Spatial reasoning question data
● ● ●
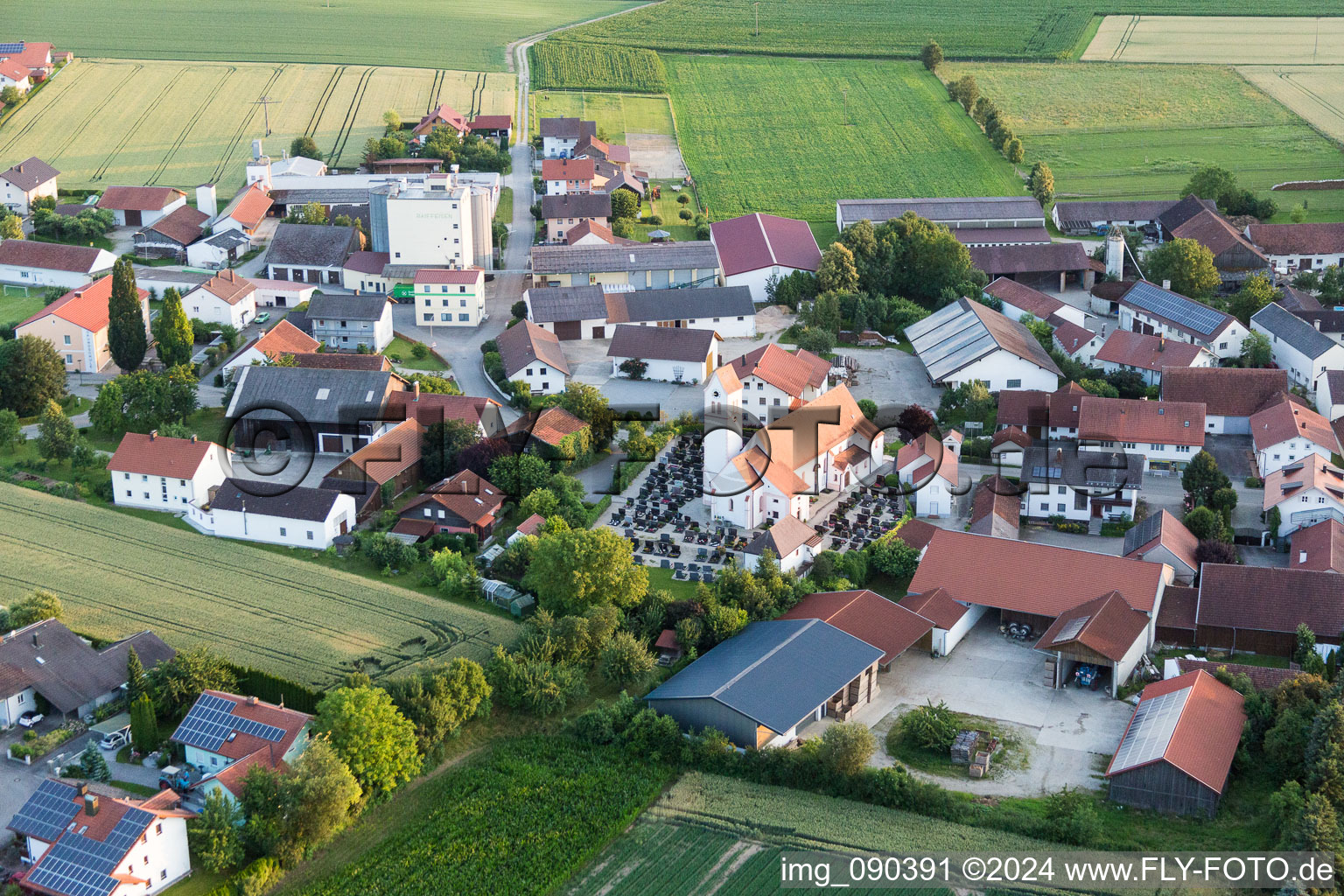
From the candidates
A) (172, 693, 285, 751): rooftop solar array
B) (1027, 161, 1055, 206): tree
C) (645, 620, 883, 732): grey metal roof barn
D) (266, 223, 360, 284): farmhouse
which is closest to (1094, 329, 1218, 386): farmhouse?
(1027, 161, 1055, 206): tree

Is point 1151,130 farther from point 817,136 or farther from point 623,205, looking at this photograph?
point 623,205

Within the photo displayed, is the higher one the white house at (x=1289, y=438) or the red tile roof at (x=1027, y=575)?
the white house at (x=1289, y=438)

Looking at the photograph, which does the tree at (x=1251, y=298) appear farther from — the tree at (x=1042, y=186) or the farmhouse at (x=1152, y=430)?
the tree at (x=1042, y=186)

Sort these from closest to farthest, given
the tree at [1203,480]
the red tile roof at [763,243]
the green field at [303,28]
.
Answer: the tree at [1203,480], the red tile roof at [763,243], the green field at [303,28]

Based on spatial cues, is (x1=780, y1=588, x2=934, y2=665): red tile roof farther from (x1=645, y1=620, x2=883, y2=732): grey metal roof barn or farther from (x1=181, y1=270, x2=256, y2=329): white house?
(x1=181, y1=270, x2=256, y2=329): white house

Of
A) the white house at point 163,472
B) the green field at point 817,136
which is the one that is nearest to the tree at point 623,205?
the green field at point 817,136

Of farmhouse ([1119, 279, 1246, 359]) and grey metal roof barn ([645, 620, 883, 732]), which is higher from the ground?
farmhouse ([1119, 279, 1246, 359])

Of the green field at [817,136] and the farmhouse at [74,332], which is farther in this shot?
the green field at [817,136]
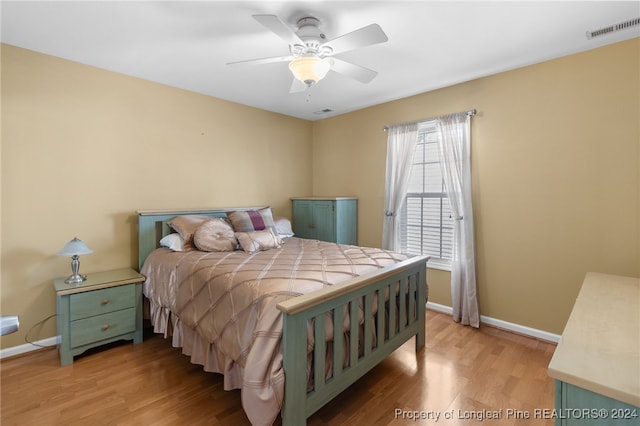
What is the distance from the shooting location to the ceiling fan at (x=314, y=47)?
1.76m

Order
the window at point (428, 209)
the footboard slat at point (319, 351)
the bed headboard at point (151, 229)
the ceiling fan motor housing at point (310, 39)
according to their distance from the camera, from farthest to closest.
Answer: the window at point (428, 209)
the bed headboard at point (151, 229)
the ceiling fan motor housing at point (310, 39)
the footboard slat at point (319, 351)

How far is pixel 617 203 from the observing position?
2.30 meters

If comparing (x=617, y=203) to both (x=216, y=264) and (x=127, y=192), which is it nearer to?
(x=216, y=264)

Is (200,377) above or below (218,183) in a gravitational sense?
below

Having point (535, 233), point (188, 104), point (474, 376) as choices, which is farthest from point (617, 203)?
point (188, 104)

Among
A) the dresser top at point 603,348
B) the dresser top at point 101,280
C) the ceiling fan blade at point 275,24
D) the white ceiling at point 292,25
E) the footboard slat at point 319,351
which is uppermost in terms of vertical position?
the white ceiling at point 292,25

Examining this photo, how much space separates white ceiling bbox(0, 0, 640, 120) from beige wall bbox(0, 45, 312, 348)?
0.23m

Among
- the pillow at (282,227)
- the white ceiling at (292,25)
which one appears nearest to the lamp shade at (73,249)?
the white ceiling at (292,25)

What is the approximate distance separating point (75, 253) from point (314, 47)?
7.79 feet

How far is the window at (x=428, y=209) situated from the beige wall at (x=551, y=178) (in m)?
0.23

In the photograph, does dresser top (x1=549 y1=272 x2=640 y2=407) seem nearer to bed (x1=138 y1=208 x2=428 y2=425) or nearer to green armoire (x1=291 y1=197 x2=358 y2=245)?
bed (x1=138 y1=208 x2=428 y2=425)

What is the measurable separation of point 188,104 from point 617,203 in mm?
4029

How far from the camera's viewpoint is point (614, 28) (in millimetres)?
2082

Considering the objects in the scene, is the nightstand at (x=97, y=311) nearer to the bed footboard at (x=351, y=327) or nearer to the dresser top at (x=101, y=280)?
the dresser top at (x=101, y=280)
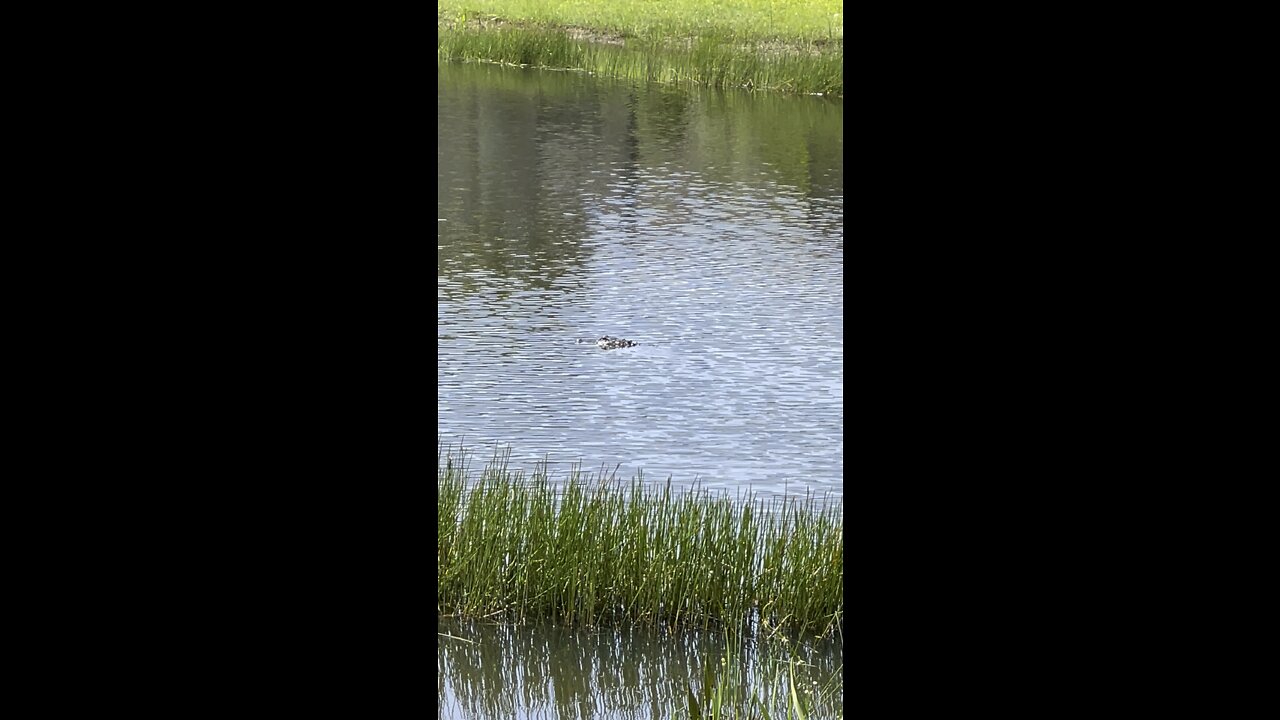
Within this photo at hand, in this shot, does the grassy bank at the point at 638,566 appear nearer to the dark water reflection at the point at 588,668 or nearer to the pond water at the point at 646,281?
the dark water reflection at the point at 588,668

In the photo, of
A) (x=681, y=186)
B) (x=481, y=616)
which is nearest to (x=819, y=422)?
(x=481, y=616)

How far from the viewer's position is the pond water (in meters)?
7.69

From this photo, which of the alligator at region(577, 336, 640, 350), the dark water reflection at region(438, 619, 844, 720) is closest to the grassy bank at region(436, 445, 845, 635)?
the dark water reflection at region(438, 619, 844, 720)

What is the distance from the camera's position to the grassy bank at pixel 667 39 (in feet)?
60.6

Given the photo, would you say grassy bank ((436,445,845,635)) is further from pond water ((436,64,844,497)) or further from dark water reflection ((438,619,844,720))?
pond water ((436,64,844,497))

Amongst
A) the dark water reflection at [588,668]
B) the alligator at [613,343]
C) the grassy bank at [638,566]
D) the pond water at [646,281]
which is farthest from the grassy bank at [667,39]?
the dark water reflection at [588,668]

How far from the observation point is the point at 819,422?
316 inches

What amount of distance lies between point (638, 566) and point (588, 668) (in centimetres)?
34

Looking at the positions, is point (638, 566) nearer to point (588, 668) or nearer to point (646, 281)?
point (588, 668)

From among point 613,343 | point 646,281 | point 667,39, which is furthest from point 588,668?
point 667,39

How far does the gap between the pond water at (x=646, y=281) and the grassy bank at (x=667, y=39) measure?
509mm
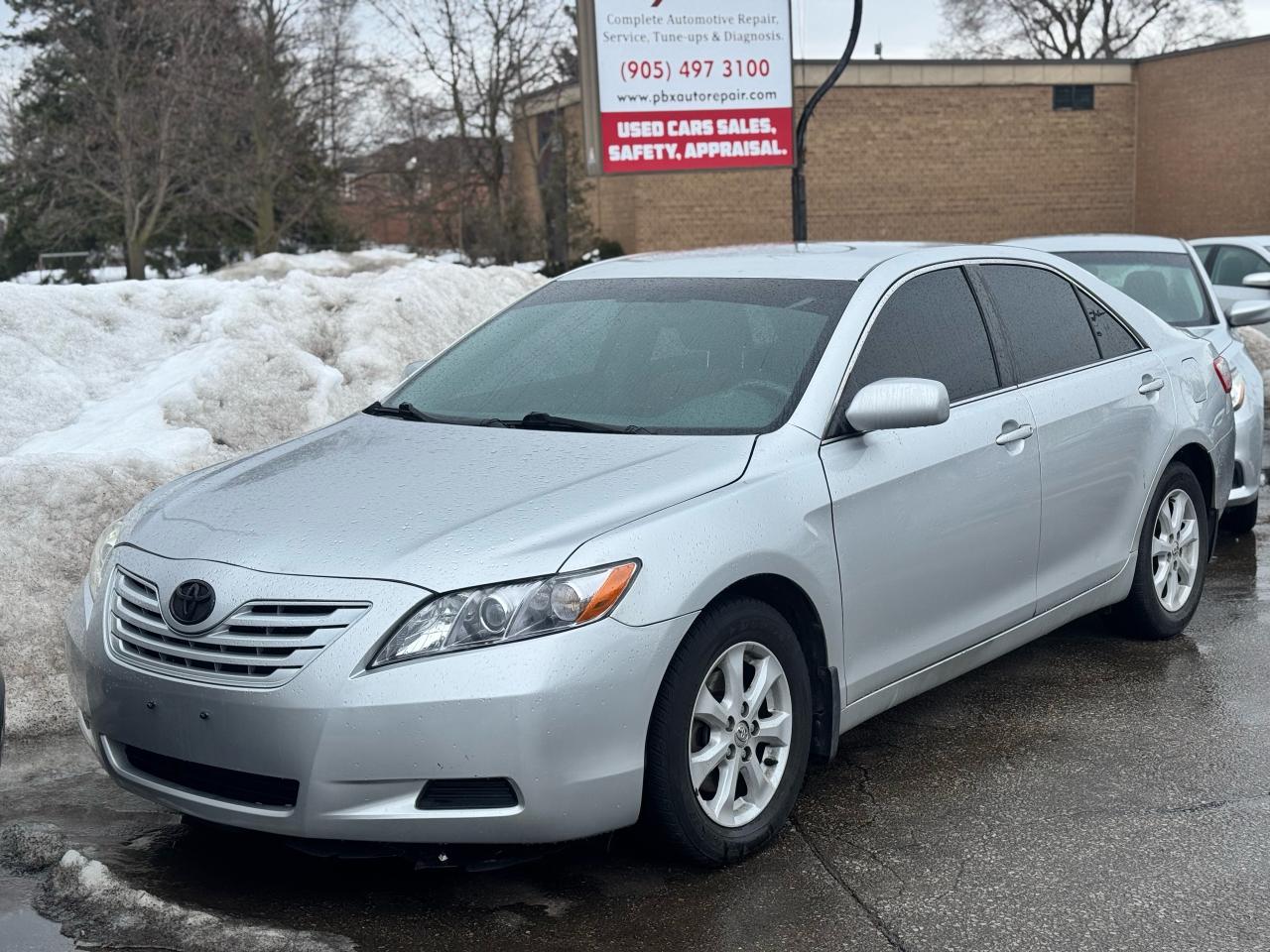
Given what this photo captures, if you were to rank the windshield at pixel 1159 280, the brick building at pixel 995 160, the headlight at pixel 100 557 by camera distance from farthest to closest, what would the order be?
the brick building at pixel 995 160 → the windshield at pixel 1159 280 → the headlight at pixel 100 557

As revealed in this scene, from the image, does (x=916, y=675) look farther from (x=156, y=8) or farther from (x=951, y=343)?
(x=156, y=8)

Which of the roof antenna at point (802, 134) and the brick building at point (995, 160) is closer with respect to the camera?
the roof antenna at point (802, 134)

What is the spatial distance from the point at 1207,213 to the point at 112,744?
1304 inches

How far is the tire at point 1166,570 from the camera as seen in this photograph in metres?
5.81

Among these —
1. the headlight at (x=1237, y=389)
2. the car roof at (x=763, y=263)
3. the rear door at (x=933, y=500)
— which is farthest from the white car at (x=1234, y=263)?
the rear door at (x=933, y=500)

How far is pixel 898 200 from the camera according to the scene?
31.3 meters

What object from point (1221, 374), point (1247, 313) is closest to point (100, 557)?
point (1221, 374)

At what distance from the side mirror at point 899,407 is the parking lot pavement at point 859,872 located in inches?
44.8

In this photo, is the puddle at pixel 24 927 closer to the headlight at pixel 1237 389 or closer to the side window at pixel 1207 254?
the headlight at pixel 1237 389

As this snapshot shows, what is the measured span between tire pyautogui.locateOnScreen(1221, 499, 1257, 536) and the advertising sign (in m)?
10.5

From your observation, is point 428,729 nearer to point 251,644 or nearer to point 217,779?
point 251,644

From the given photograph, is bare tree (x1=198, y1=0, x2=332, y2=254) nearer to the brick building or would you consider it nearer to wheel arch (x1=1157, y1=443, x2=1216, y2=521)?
the brick building

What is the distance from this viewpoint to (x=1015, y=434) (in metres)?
4.91

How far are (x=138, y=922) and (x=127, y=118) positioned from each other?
● ● ●
INSTRUCTIONS TO FOLLOW
Reproduce, word for word, everything from the line containing "How far is pixel 898" down to the end of the listing, including both of those ends.

SOLUTION
How far is pixel 898 200 from the camera according to the scene?
31.3 meters

What object from point (1221, 374), point (1247, 313) is closest to point (100, 557)?
point (1221, 374)

At what distance from the side mirror at point 899,407 is the parking lot pavement at point 859,872 located in inches?
44.8

In this photo, is the puddle at pixel 24 927 closer to the headlight at pixel 1237 389 or closer to the side window at pixel 1207 254?
the headlight at pixel 1237 389

As this snapshot shows, what is the measured span between tire pyautogui.locateOnScreen(1221, 499, 1257, 536) and the advertising sign (in m)?
10.5

From your observation, is point 428,729 nearer to point 251,644 or nearer to point 217,779?
point 251,644

From the given photograph, is bare tree (x1=198, y1=0, x2=332, y2=254) nearer to the brick building or would you consider it nearer to wheel arch (x1=1157, y1=443, x2=1216, y2=521)?
the brick building

What is the distance from this viewpoint to (x=1015, y=434) (in metres)?
4.91

How far are (x=138, y=922) and (x=127, y=118) positioned from each other?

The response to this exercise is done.